(DATA FOR ANALYSIS begins)

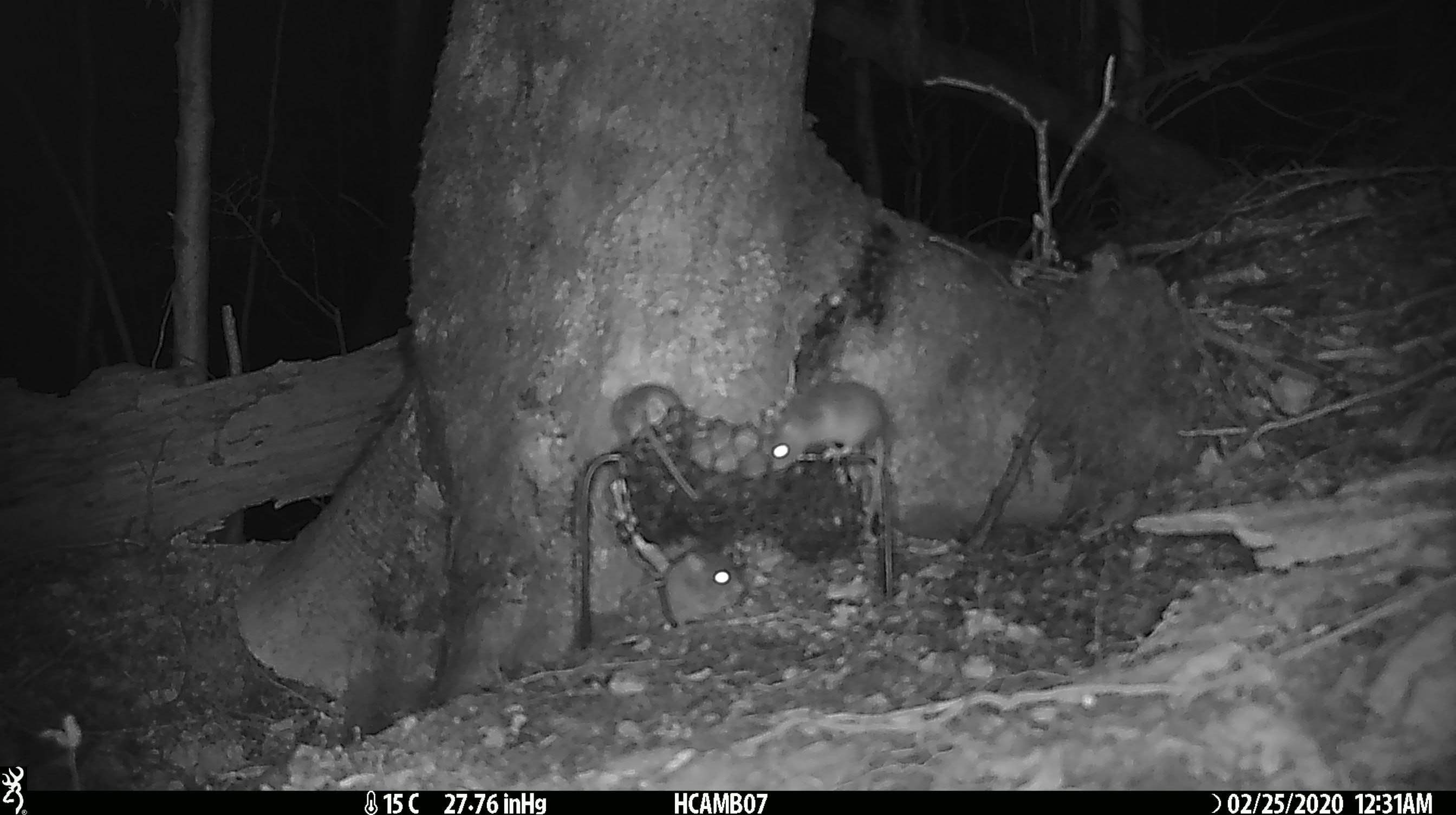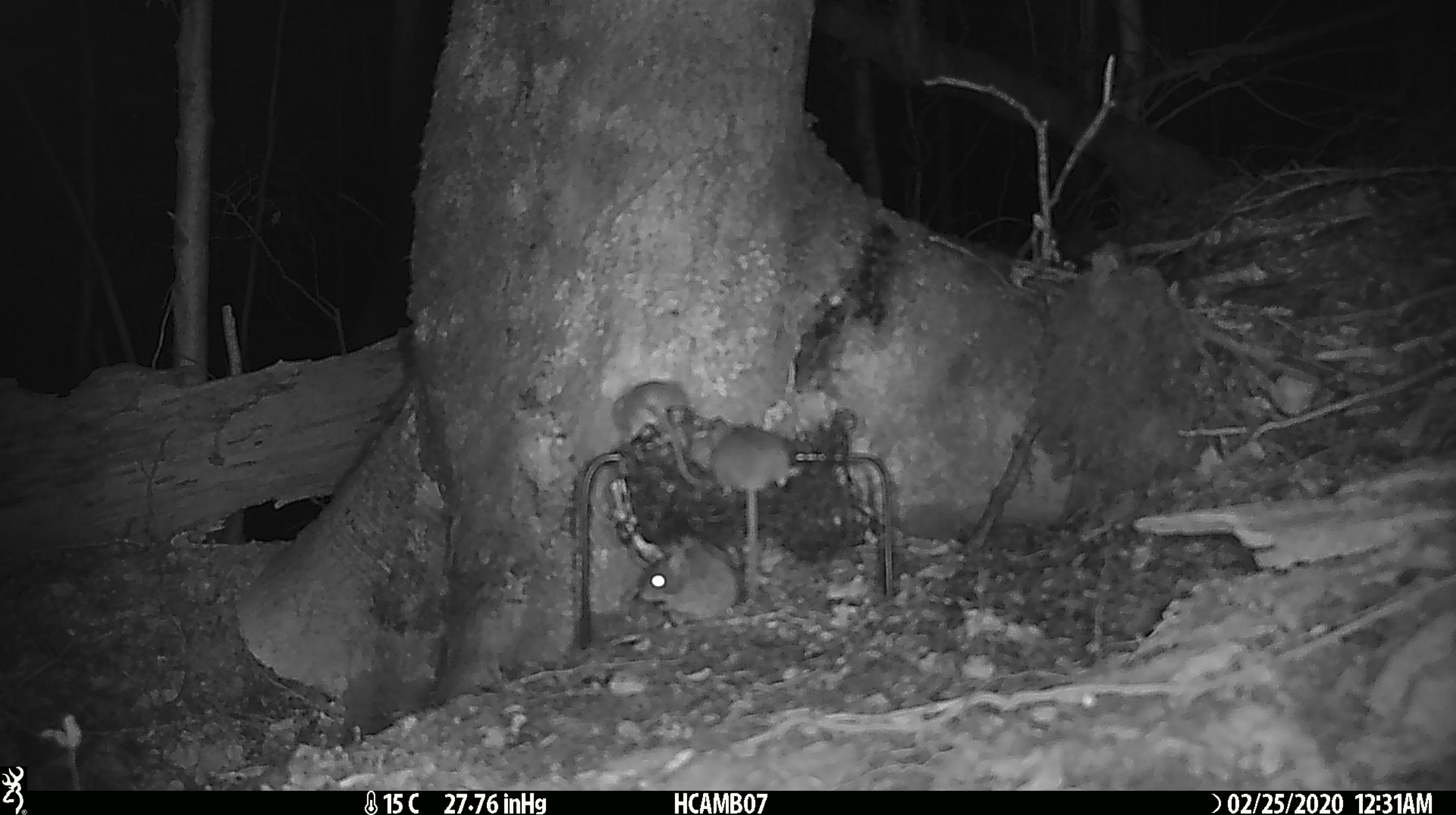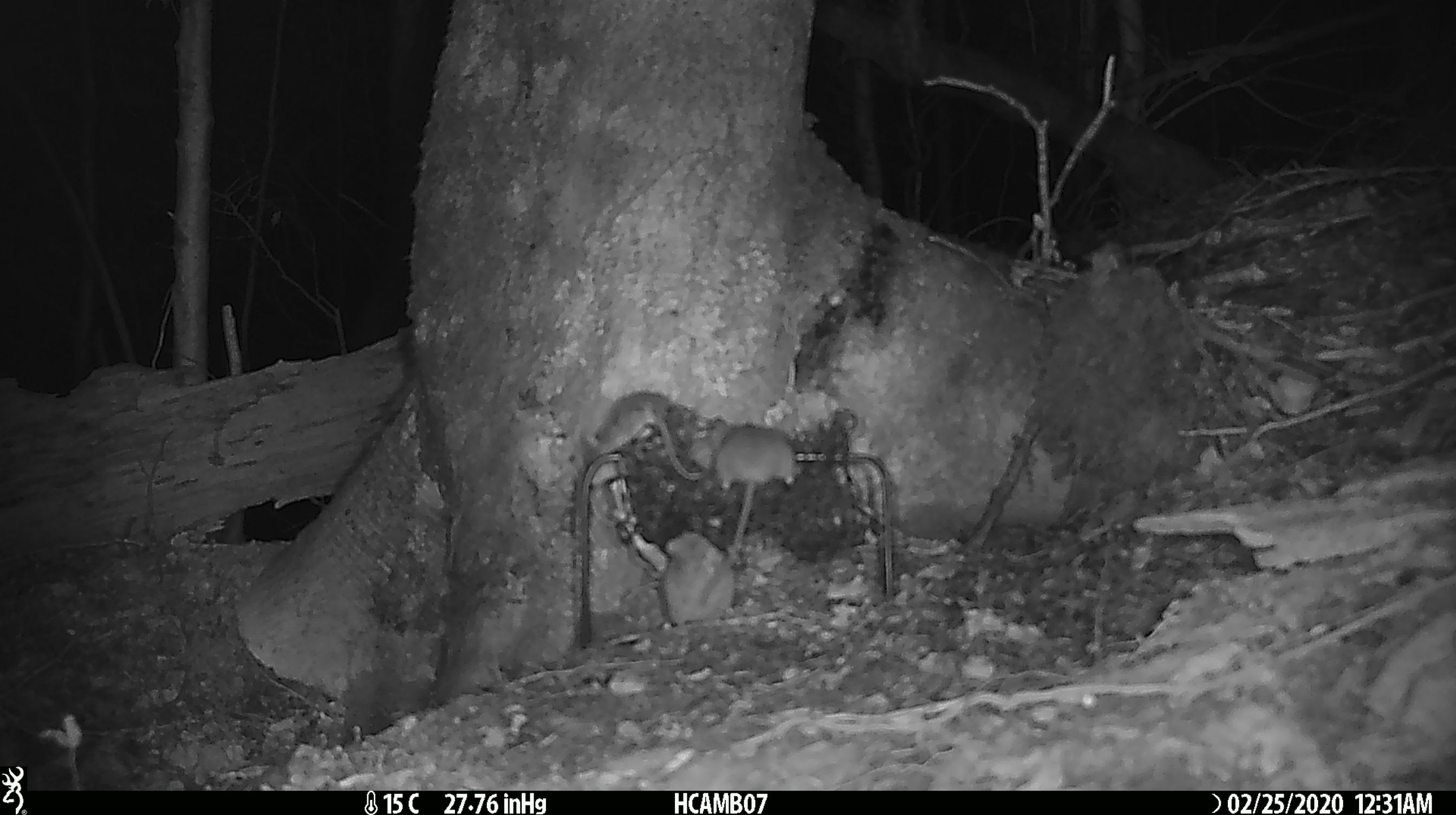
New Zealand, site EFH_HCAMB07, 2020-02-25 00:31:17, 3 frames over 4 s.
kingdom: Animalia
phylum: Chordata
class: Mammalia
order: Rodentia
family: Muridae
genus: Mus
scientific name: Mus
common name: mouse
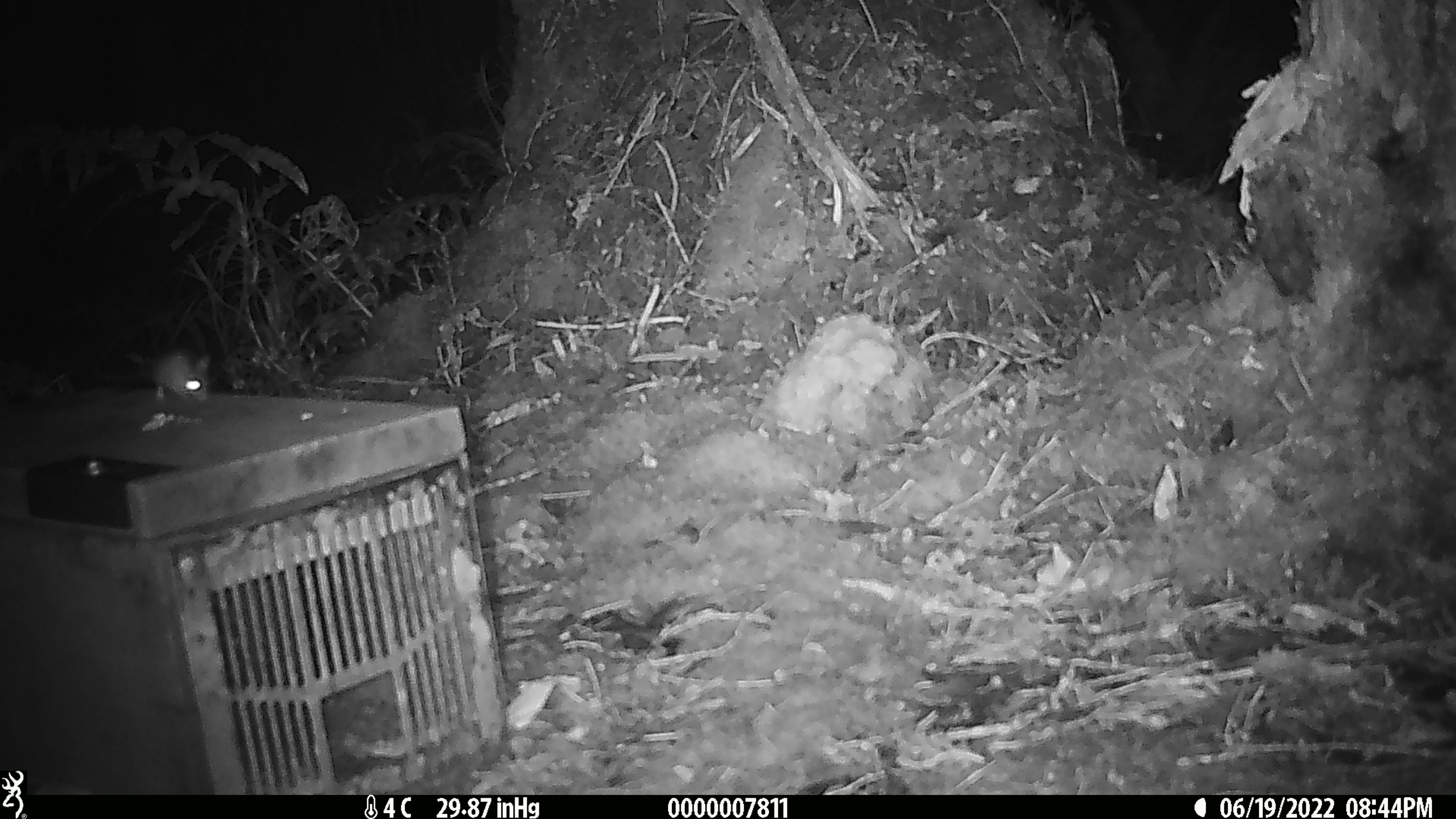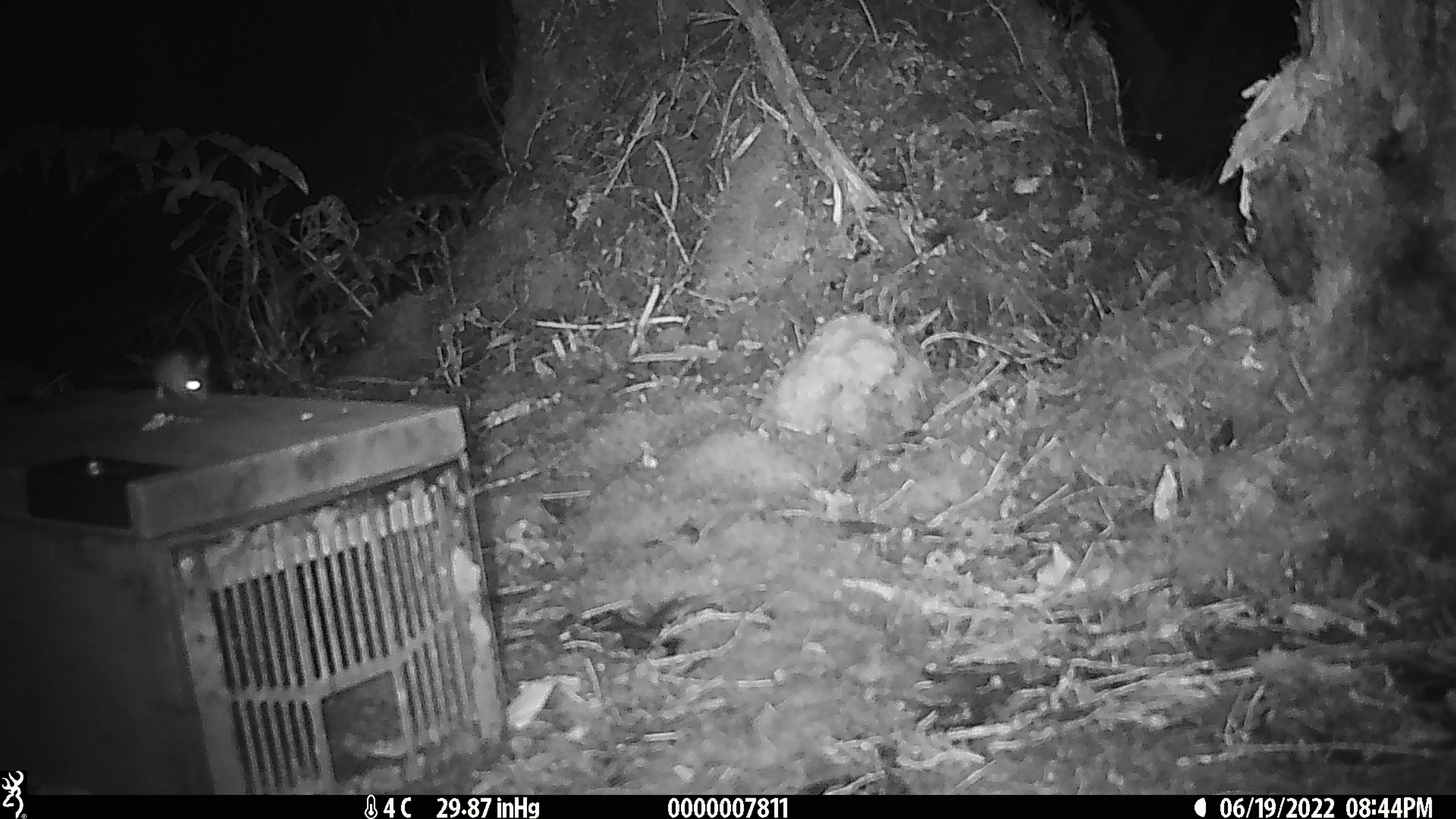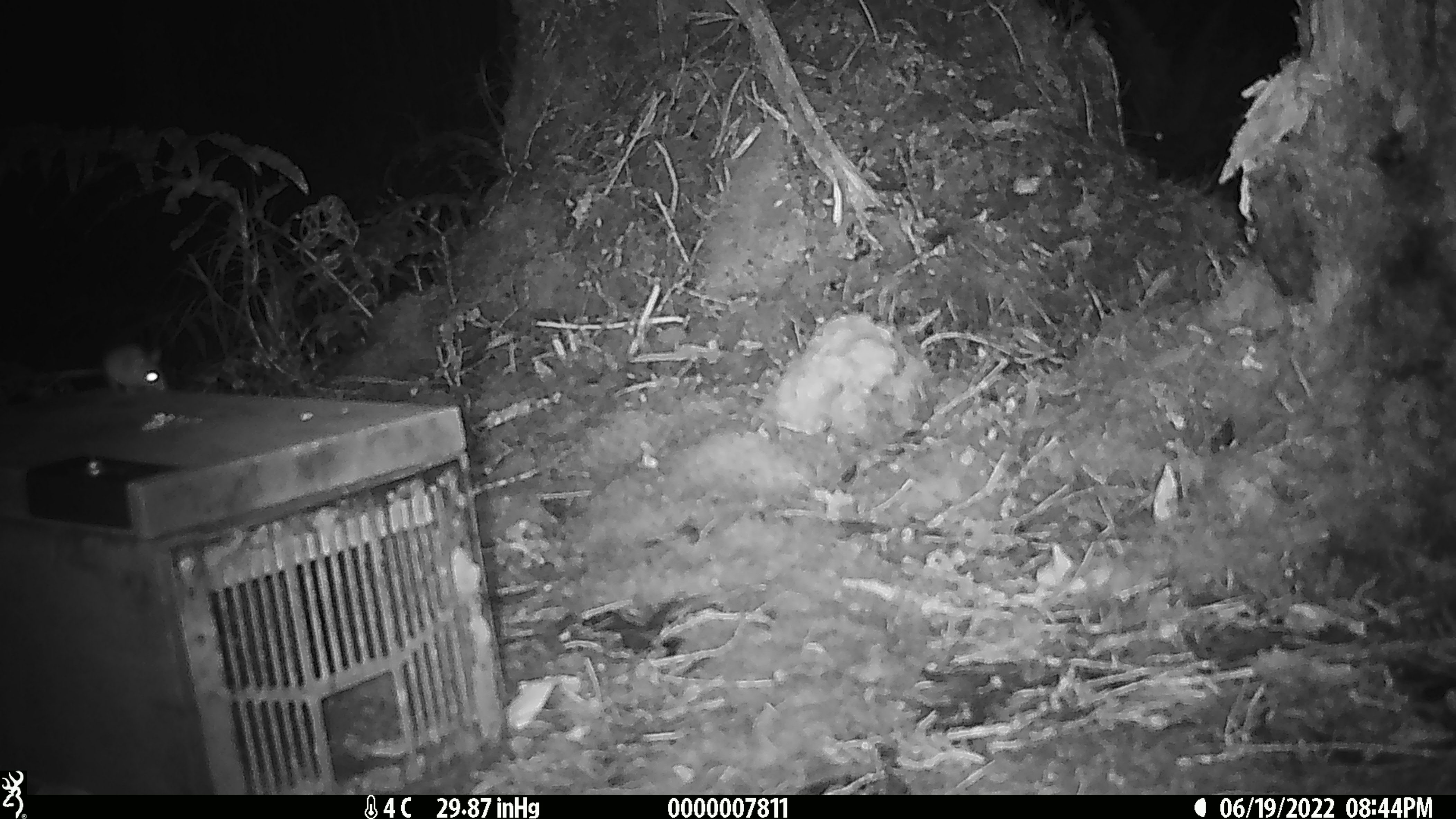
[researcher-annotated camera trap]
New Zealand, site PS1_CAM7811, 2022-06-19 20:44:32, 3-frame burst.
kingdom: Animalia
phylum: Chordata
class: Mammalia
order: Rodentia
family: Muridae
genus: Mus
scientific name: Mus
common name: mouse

(DATA FOR ANALYSIS ends)

§ **EXERCISE DIRECTIONS**:
Show each line of the listing that holds the string "site".

§ **FINISHED TASK**:
New Zealand, site EFH_HCAMB07, 2020-02-25 00:31:17, 3 frames over 4 s.
New Zealand, site PS1_CAM7811, 2022-06-19 20:44:32, 3-frame burst.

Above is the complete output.